**PROBLEMAS E TAREFAS**
1: Responda às seguintes perguntas sobre o texto acerca da insolvência de BB:
(a) Segundo o texto, que tipo de questões o Tribunal não pode conhecer em recurso?
(b) Em que data foi proferida a sentença que declarou BB insolvente?
(c) Que relação de parentesco liga a autora ao insolvente BB?
2: Escreva a parte seguinte do texto sobre a insolvência de BB, a começar depois da última frase apresentada.

**TRECHO**
::::::::::

Nos termos dos artigos 635º, nº 4 e 639º, nº 1, do CPC, o objeto do recurso está delimitado pelas conclusões contidas nas alegações do recorrente, estando vedado ao Tribunal conhecer de matérias nelas não incluídas, a não ser que as mesmas sejam de conhecimento oficioso, sendo que o Tribunal apenas está adstrito à apreciação das questões suscitadas que sejam relevantes para o conhecimento do objeto do recurso.
Nessa apreciação o Tribunal de recurso não tem que responder ou rebater todos os argumentos invocados, tendo apenas de analisar as “questões” suscitadas que, por respeitarem aos elementos da causa, definidos em função das pretensões e causa de pedir aduzidas, se configurem como relevantes para conhecimento do respetivo objeto, excetuadas as que resultem prejudicadas pela solução dada a outras.
Por outro lado, o Tribunal não pode conhecer de questões novas, uma vez que os recursos visam reapreciar decisões proferidas e não analisar questões que não foram anteriormente colocadas pelas partes.

Neste enquadramento, a questão a decidir consiste em saber se o tribunal a quo proferiu uma decisão surpresa e, por isso, ferida de nulidade, por não ter convidado a autora a aperfeiçoar ou reformular o pedido.

FUNDAMENTAÇÃO

FUNDAMENTOS DE FACTO

Na 1ª instância foram considerados provados os seguintes factos, que aqui se transcrevem nos seus exatos termos:

A. BB foi declarado insolvente por sentença, proferida a 12-07-2023, no processo principal, já transitada em julgado.
B. O insolvente transmitiu a propriedade do veículo ligeiro de passageiros, de matrícula ..-SZ-.., para a autora, em 09.12.2021.
C. Foi registada a propriedade a favor da autora.
D. A autora não pagou ao insolvente BB qualquer valor pela transmissão da propriedade referida em B.
E. A autora é filha do insolvente BB.
F. Por comunicação escrita datada de 17-11-2023, o Sr. Administrador de Insolvência de BB, procedeu à resolução do negócio subjacente ao registo de transmissão de propriedade do veículo ligeiro de passageiros de matrícula ..-SZ-.. porque realizado gratuitamente.
E. Daquela missiva, constava o seguinte:

“Exma. Senhora,
CC (…) CC, na qualidade de Administrador Judicial da Insolvência do processo supra identificado, (…), vem declarar a resolução em beneficio da massa insolvente do Negócio que ao adiante se identificará, que importou a transferência de propriedade para V. Exa. do veiculo ligeiro de passageiros de matricula ..-SZ-.., que ao insolvente, supra identificado, pertencia, cujo registo a favor foi realizado em 09.12.2021, resolução que se declara nos termos das disposições conjugadas dos artigos 120º n.º 1 a 5 e 121º, n.º 1 al.b), todos do CIRE.

::::::::::

**EXTRATO DE DADOS**

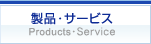 製品・サービス Products・Service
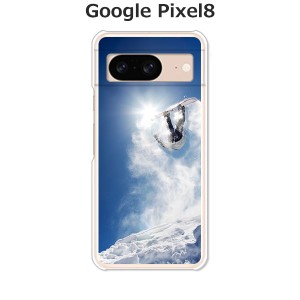 Google Pixel8 グーグルピクセル8 ハードケース/カバー 【Enjoy Snow PCクリアハードカバー】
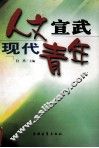 人文宣武  现代青年 封面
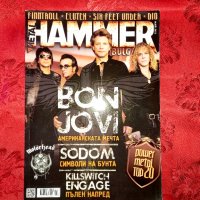 Списание Metal Hammer - май 2013, снимка 1 - Списания и комикси - 33624332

::::::::::

**RESPOSTAS POR TAREFA**
1:
(a) Questões novas.
(b) A 12-07-2023.
(c) A autora é filha do insolvente BB.

2:
Do limite temporal para a resolubilidade do acto:
Em 12 de julho de 2023, por aliás douta sentença proferida nos autos de insolvência supra identificados foi declarado insolvente BB, NIF ...41, a mesma já transitada em julgada, tendo-se no mesmo dia precedido à publicação do respectivo anúncio (…).
Está, portanto, em tempo o signatário como expressamente por esta via o faz, para declarar, desde já, a resolução do negócio jurídico de transição para V. Exa. da propriedade e titularidade do veículo ligeiro de passageiros, de matricula ..-SZ-.., que ao agora insolvente pertencia, conforme o disposto no n.º 1 do artigo 123º do CIRE, nos termos que a seguir se elencarão.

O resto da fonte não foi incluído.